- **TO DO**:
1 > Could you write out the part of the passage on the Orders in Council songs that opens with the words containing "At home, the" and closes with "for the potters."?
2 > Do these statements agree with the passage on the Orders in Council songs? Answer yes or no for each, quoting the deciding words. (a) Thomas Jefferson responded by banning trade with Britain. (b) Publishing songs as broadsides continued until the late 1800s. (c) Josiah Wedgwood II collected the printed document.

- **PASSAGE**:
+ + + + +

Cause for celebration

The Orders in Council revoked and Biscuit and Gloss both celebrate a recent government decision.

Years of war between Britain and France had cut trade ties with continental Europe.

To make matters worse, American ships had been caught up in the conflict - both sides had barred the United States from trading with each other.

US President Thomas Jefferson replied by banning trade with Britain.

No trade meant no business, and no business meant no jobs. Britain was close to ruin.

At home, the Potteries endured the worst of it. Potbanks struggled and many workers were left unemployed.

What a day of rejoicing is this

On June 16th 1812 Britain decided to abandon its 'Orders in Council' - a set of rules that had helped cause the row with the US.

Both songs celebrate the withdrawal of the Orders in Council imposed by the government.

Set to the tune THE YORKSHIREMAN and THE OLD IRISH FOX HUNT respectively, they look to the future and the prospect of jobs for the potters.

Supported by Delegates clever

The Orders in Council revoked praises the political skill of MP Henry Brougham who successfully petitioned parliament and made the case for lifting the trade restrictions.

The song also praises the efforts of local industrialist Josiah Wedgwood II. It looks to the future and a harmonious relationship between workers and manufacturers.

Biscuit and Gloss is a call to the Handlers, Painters, Squeezers, Throwers, Printers and Fire-men of the pottery industry to celebrate the good news.

Broadside ballads

Broadsides or broadsheets were a popular way of distributing and publishing songs.

It was a practice that had been growing in popularity since the birth of the printing press in the 1500s and carried on until the early 1900s.

These ballads covered many different subjects including romance, nationalism, famous individuals, current affairs and, in this case, politics.

Ballad singing was not only used as a form of entertainment. In this period there was a high level of illiteracy amongst the working classes. Ballad singing became a good way to spread news, ideas or propaganda.

Broadsides were often sold by street hawkers who would also sing the songs.

About this document

This document was printed by Allbut and Gibbs. It was collected by Burslem pottery manufacturer Enoch Wood and is now among the collections of Stoke-on-Trent Museums.

+ + + + +

[Rows of spatial question data]

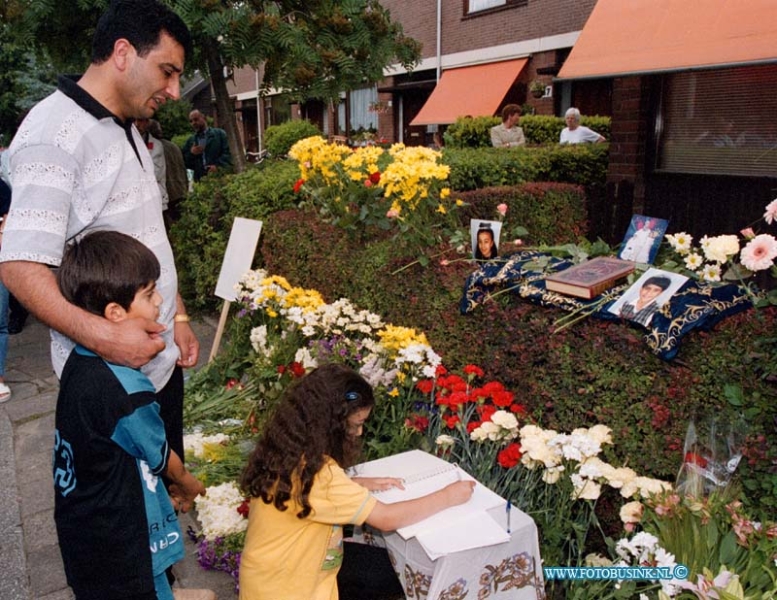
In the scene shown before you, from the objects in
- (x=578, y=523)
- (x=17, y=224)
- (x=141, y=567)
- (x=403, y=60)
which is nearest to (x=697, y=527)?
(x=578, y=523)

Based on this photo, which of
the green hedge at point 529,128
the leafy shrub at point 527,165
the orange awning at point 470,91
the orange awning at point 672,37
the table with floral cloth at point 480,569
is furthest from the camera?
the orange awning at point 470,91

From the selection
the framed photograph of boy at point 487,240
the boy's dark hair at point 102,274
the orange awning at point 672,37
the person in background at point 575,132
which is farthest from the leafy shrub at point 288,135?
the boy's dark hair at point 102,274

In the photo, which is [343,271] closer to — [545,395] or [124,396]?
[545,395]

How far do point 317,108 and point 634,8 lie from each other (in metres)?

+ + + + +

- **TASK SOLUTIONS**:
1 >
At home, the Potteries endured the worst of it. Potbanks struggled and many workers were left unemployed.

What a day of rejoicing is this

On June 16th 1812 Britain decided to abandon its 'Orders in Council' - a set of rules that had helped cause the row with the US.

Both songs celebrate the withdrawal of the Orders in Council imposed by the government.

Set to the tune THE YORKSHIREMAN and THE OLD IRISH FOX HUNT respectively, they look to the future and the prospect of jobs for the potters.

2 >
(a) Yes: "US President Thomas Jefferson replied by banning trade with Britain."
(b) No: "carried on until the early 1900s."
(c) No: "It was collected by Burslem pottery manufacturer Enoch Wood"